_Exercise aim:_ Rewrite the stretch of the listing below from the line containing "What arrangement of" through the line containing "3. pixel 25 334" as a numbered list, leaving out any blank lines.

Listing from a data source:
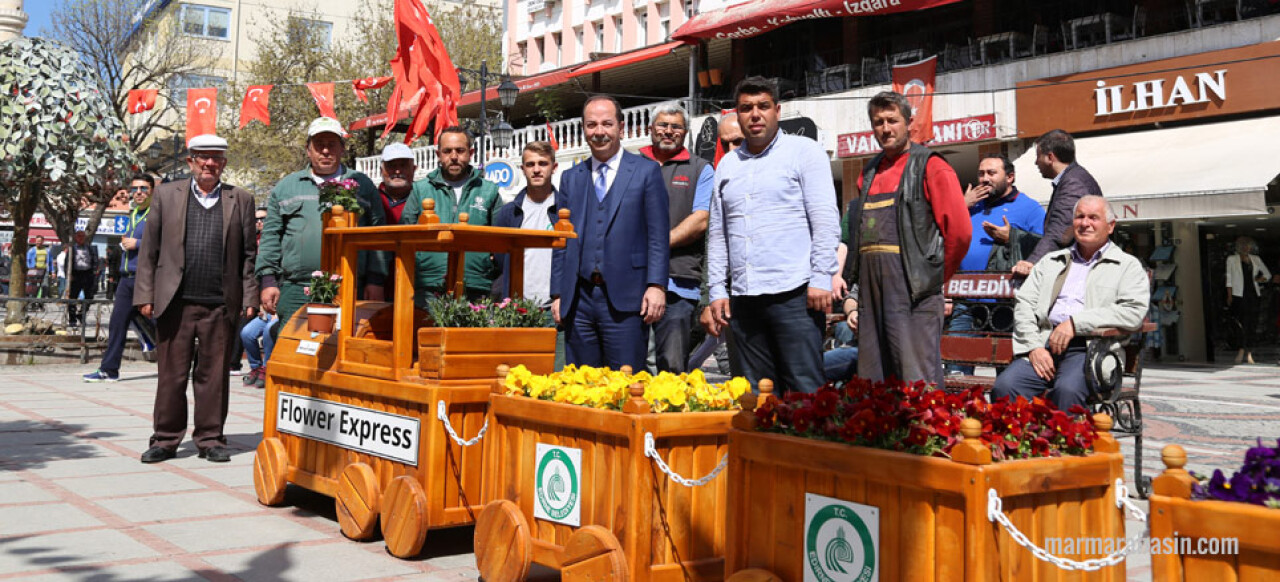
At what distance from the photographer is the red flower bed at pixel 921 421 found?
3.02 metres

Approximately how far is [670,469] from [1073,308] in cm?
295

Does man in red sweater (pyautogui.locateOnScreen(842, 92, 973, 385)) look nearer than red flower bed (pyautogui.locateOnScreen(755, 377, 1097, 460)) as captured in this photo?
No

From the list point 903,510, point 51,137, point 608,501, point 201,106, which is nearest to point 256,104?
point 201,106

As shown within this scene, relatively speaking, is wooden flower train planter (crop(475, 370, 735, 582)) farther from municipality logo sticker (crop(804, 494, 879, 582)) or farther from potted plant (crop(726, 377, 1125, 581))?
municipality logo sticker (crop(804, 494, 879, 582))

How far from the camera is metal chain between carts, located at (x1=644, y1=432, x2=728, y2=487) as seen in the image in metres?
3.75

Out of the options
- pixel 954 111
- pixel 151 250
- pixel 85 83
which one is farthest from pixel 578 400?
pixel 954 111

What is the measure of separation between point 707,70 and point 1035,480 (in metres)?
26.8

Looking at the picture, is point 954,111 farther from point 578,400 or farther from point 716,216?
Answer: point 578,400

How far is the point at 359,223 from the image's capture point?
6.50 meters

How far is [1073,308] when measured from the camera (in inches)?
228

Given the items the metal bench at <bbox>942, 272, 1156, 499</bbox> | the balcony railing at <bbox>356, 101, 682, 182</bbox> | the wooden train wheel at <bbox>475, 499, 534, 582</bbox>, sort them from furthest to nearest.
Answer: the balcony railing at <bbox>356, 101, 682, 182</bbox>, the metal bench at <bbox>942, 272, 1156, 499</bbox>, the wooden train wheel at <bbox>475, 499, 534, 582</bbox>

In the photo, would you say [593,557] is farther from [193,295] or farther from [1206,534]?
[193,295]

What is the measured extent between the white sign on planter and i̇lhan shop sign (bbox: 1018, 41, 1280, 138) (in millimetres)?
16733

==

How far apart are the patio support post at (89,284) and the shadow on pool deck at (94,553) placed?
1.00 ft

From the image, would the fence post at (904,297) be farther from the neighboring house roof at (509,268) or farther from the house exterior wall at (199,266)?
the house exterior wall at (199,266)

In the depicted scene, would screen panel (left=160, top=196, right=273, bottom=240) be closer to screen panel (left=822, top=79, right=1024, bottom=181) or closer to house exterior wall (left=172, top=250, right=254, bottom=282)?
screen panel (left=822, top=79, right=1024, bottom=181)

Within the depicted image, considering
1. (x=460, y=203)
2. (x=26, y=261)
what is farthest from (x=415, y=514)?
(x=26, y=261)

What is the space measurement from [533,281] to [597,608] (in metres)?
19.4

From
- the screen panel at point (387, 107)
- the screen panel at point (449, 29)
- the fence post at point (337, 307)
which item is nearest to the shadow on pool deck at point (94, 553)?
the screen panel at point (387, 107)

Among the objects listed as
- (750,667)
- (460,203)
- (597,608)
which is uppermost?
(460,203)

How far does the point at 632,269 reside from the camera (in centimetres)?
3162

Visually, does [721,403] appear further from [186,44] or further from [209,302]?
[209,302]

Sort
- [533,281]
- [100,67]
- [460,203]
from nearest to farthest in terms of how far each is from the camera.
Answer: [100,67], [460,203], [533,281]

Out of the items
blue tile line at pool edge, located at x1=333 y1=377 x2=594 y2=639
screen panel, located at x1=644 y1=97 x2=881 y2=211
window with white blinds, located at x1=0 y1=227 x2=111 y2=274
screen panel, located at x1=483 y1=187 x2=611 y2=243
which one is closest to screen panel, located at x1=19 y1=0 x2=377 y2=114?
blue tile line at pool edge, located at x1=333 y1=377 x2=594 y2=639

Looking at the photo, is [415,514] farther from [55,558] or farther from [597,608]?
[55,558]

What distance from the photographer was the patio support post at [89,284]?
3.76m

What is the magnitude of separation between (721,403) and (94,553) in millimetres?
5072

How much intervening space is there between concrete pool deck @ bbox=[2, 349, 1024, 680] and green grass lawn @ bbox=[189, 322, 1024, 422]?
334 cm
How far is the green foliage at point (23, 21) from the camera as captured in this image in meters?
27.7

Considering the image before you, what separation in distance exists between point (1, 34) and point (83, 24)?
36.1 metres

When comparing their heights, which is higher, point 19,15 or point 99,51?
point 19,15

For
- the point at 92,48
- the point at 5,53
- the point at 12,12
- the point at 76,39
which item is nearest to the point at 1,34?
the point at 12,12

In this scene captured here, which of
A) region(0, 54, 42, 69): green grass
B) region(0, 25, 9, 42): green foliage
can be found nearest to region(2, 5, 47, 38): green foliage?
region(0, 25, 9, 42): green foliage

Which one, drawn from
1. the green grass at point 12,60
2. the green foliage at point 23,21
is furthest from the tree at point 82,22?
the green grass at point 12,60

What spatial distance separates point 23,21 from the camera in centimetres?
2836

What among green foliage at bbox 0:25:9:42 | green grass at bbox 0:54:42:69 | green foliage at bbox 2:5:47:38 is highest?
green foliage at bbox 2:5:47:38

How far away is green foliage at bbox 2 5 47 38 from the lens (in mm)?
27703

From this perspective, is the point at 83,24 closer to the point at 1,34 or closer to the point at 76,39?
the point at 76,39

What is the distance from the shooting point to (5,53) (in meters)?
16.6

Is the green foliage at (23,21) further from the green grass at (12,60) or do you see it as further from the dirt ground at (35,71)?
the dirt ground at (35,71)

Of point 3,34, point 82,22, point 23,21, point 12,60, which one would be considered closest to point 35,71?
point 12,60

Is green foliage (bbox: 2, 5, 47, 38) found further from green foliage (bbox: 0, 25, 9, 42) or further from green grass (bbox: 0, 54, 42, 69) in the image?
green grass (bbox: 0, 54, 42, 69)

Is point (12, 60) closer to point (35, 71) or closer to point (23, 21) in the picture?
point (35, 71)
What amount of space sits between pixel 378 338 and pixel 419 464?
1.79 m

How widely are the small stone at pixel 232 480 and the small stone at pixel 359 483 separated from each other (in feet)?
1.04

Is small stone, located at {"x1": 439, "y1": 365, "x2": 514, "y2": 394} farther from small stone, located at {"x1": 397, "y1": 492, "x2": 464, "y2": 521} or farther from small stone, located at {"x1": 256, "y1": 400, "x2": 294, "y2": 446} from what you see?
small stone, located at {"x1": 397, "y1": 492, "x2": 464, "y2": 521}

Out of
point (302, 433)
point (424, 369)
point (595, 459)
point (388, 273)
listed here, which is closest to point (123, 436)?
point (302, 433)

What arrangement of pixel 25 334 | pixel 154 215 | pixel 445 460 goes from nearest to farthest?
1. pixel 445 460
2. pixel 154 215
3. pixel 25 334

_Reply:_
1. What arrangement of pixel 25 334 | pixel 154 215 | pixel 445 460 goes from nearest to farthest?
2. 1. pixel 445 460
3. 2. pixel 154 215
4. 3. pixel 25 334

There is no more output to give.